[Saved data entries]:
- Opening Delimiter -
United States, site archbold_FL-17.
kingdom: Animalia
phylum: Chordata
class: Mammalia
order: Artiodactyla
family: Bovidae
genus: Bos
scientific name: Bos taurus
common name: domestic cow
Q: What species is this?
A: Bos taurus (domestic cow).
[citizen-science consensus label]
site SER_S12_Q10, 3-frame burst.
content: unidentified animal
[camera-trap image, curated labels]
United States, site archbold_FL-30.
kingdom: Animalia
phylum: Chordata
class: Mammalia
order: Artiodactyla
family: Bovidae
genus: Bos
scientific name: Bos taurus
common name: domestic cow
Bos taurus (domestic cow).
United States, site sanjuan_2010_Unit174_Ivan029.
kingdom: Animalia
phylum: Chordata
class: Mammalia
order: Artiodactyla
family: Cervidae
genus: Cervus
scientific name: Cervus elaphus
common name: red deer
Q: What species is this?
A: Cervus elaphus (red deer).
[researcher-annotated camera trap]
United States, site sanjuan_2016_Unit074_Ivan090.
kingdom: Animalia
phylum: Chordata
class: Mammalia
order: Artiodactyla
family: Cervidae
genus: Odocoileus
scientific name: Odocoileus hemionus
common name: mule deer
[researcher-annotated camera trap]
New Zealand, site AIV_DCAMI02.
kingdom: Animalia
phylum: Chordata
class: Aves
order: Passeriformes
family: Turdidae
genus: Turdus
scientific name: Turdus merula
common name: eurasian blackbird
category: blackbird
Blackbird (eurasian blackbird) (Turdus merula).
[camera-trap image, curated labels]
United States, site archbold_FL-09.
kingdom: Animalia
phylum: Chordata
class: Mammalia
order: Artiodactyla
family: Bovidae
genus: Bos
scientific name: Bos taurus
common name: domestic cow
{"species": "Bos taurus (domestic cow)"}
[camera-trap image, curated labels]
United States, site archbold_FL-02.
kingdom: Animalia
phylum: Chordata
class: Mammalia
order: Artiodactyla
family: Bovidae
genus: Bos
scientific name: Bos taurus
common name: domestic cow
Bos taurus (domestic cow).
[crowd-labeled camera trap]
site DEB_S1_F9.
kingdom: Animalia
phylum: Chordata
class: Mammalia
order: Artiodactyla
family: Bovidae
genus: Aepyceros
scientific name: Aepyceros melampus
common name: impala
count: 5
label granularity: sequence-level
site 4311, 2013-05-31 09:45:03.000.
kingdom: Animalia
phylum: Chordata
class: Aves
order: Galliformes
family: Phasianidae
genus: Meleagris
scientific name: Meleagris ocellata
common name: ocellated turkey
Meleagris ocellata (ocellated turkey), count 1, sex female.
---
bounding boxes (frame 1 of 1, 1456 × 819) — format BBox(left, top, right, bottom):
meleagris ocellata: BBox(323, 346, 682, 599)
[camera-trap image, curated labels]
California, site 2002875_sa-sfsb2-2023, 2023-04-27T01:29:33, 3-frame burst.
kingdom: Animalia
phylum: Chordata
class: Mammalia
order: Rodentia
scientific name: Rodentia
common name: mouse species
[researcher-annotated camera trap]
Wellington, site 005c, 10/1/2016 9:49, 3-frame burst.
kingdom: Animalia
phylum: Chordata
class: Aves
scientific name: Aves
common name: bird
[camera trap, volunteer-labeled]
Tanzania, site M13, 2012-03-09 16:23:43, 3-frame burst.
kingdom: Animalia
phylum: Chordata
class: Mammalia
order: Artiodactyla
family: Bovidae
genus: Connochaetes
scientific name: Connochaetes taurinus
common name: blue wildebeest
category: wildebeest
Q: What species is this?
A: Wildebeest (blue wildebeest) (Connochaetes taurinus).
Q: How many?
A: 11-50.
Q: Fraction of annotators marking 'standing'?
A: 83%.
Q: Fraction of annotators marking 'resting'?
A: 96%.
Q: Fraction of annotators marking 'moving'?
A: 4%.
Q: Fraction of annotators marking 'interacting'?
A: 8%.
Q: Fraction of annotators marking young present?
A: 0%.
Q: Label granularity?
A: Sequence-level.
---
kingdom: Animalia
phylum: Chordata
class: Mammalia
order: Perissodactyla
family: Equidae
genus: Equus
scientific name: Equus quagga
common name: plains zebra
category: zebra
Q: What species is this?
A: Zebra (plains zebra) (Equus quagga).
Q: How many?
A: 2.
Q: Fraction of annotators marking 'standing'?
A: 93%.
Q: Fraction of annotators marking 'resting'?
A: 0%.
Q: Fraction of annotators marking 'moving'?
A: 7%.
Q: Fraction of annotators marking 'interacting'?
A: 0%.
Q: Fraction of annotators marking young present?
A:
- Closing Delimiter -
[To do]: Print each line of the data exactly. Keep all of it.

[Exercise solution]:
United States, site archbold_FL-17.
kingdom: Animalia
phylum: Chordata
class: Mammalia
order: Artiodactyla
family: Bovidae
genus: Bos
scientific name: Bos taurus
common name: domestic cow
Q: What species is this?
A: Bos taurus (domestic cow).
[citizen-science consensus label]
site SER_S12_Q10, 3-frame burst.
content: unidentified animal
[camera-trap image, curated labels]
United States, site archbold_FL-30.
kingdom: Animalia
phylum: Chordata
class: Mammalia
order: Artiodactyla
family: Bovidae
genus: Bos
scientific name: Bos taurus
common name: domestic cow
Bos taurus (domestic cow).
United States, site sanjuan_2010_Unit174_Ivan029.
kingdom: Animalia
phylum: Chordata
class: Mammalia
order: Artiodactyla
family: Cervidae
genus: Cervus
scientific name: Cervus elaphus
common name: red deer
Q: What species is this?
A: Cervus elaphus (red deer).
[researcher-annotated camera trap]
United States, site sanjuan_2016_Unit074_Ivan090.
kingdom: Animalia
phylum: Chordata
class: Mammalia
order: Artiodactyla
family: Cervidae
genus: Odocoileus
scientific name: Odocoileus hemionus
common name: mule deer
[researcher-annotated camera trap]
New Zealand, site AIV_DCAMI02.
kingdom: Animalia
phylum: Chordata
class: Aves
order: Passeriformes
family: Turdidae
genus: Turdus
scientific name: Turdus merula
common name: eurasian blackbird
category: blackbird
Blackbird (eurasian blackbird) (Turdus merula).
[camera-trap image, curated labels]
United States, site archbold_FL-09.
kingdom: Animalia
phylum: Chordata
class: Mammalia
order: Artiodactyla
family: Bovidae
genus: Bos
scientific name: Bos taurus
common name: domestic cow
{"species": "Bos taurus (domestic cow)"}
[camera-trap image, curated labels]
United States, site archbold_FL-02.
kingdom: Animalia
phylum: Chordata
class: Mammalia
order: Artiodactyla
family: Bovidae
genus: Bos
scientific name: Bos taurus
common name: domestic cow
Bos taurus (domestic cow).
[crowd-labeled camera trap]
site DEB_S1_F9.
kingdom: Animalia
phylum: Chordata
class: Mammalia
order: Artiodactyla
family: Bovidae
genus: Aepyceros
scientific name: Aepyceros melampus
common name: impala
count: 5
label granularity: sequence-level
site 4311, 2013-05-31 09:45:03.000.
kingdom: Animalia
phylum: Chordata
class: Aves
order: Galliformes
family: Phasianidae
genus: Meleagris
scientific name: Meleagris ocellata
common name: ocellated turkey
Meleagris ocellata (ocellated turkey), count 1, sex female.
---
bounding boxes (frame 1 of 1, 1456 × 819) — format BBox(left, top, right, bottom):
meleagris ocellata: BBox(323, 346, 682, 599)
[camera-trap image, curated labels]
California, site 2002875_sa-sfsb2-2023, 2023-04-27T01:29:33, 3-frame burst.
kingdom: Animalia
phylum: Chordata
class: Mammalia
order: Rodentia
scientific name: Rodentia
common name: mouse species
[researcher-annotated camera trap]
Wellington, site 005c, 10/1/2016 9:49, 3-frame burst.
kingdom: Animalia
phylum: Chordata
class: Aves
scientific name: Aves
common name: bird
[camera trap, volunteer-labeled]
Tanzania, site M13, 2012-03-09 16:23:43, 3-frame burst.
kingdom: Animalia
phylum: Chordata
class: Mammalia
order: Artiodactyla
family: Bovidae
genus: Connochaetes
scientific name: Connochaetes taurinus
common name: blue wildebeest
category: wildebeest
Q: What species is this?
A: Wildebeest (blue wildebeest) (Connochaetes taurinus).
Q: How many?
A: 11-50.
Q: Fraction of annotators marking 'standing'?
A: 83%.
Q: Fraction of annotators marking 'resting'?
A: 96%.
Q: Fraction of annotators marking 'moving'?
A: 4%.
Q: Fraction of annotators marking 'interacting'?
A: 8%.
Q: Fraction of annotators marking young present?
A: 0%.
Q: Label granularity?
A: Sequence-level.
---
kingdom: Animalia
phylum: Chordata
class: Mammalia
order: Perissodactyla
family: Equidae
genus: Equus
scientific name: Equus quagga
common name: plains zebra
category: zebra
Q: What species is this?
A: Zebra (plains zebra) (Equus quagga).
Q: How many?
A: 2.
Q: Fraction of annotators marking 'standing'?
A: 93%.
Q: Fraction of annotators marking 'resting'?
A: 0%.
Q: Fraction of annotators marking 'moving'?
A: 7%.
Q: Fraction of annotators marking 'interacting'?
A: 0%.
Q: Fraction of annotators marking young present?
A:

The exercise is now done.